Data entries:
┄┄┄┄┄┄┄┄┄┄┄┄┄┄┄┄┄┄┄┄
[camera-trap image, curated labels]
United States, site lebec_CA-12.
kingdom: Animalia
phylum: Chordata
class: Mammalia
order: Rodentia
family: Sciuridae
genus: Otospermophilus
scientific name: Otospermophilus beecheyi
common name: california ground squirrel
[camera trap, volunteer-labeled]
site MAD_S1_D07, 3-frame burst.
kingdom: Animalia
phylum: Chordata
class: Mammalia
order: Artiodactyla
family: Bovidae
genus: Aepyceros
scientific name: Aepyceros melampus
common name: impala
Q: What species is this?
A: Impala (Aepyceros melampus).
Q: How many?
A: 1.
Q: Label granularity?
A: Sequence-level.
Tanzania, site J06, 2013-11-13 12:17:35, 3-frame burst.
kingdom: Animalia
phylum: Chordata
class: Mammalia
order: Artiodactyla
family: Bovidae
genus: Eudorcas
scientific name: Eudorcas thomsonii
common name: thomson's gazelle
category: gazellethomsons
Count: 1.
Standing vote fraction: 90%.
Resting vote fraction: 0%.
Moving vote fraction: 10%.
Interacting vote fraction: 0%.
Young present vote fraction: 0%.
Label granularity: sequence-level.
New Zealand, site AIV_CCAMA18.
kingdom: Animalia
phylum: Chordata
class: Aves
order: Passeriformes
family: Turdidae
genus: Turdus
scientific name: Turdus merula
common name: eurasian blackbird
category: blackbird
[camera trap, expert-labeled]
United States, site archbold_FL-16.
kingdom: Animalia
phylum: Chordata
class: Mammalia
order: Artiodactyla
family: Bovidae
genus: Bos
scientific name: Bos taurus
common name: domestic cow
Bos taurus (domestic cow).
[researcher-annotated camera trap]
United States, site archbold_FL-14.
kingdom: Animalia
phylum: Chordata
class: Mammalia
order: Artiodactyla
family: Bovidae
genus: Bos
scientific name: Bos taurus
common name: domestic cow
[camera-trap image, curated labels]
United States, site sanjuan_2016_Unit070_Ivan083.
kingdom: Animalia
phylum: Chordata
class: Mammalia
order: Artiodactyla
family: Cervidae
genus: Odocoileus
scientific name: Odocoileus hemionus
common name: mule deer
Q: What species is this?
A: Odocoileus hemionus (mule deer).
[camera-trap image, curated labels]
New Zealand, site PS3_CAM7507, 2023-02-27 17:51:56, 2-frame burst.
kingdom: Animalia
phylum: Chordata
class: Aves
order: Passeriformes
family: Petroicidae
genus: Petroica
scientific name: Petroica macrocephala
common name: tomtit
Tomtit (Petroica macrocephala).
┄┄┄┄┄┄┄┄┄┄┄┄┄┄┄┄┄┄┄┄
* **Aim of the task**: Of the entries above, repeat exactly the lines between the line with "genus: Eudorcas" and the line with "[camera trap, expert-labeled]", inclusive, and no others.

* **Task result**:
genus: Eudorcas
scientific name: Eudorcas thomsonii
common name: thomson's gazelle
category: gazellethomsons
Count: 1.
Standing vote fraction: 90%.
Resting vote fraction: 0%.
Moving vote fraction: 10%.
Interacting vote fraction: 0%.
Young present vote fraction: 0%.
Label granularity: sequence-level.
New Zealand, site AIV_CCAMA18.
kingdom: Animalia
phylum: Chordata
class: Aves
order: Passeriformes
family: Turdidae
genus: Turdus
scientific name: Turdus merula
common name: eurasian blackbird
category: blackbird
[camera trap, expert-labeled]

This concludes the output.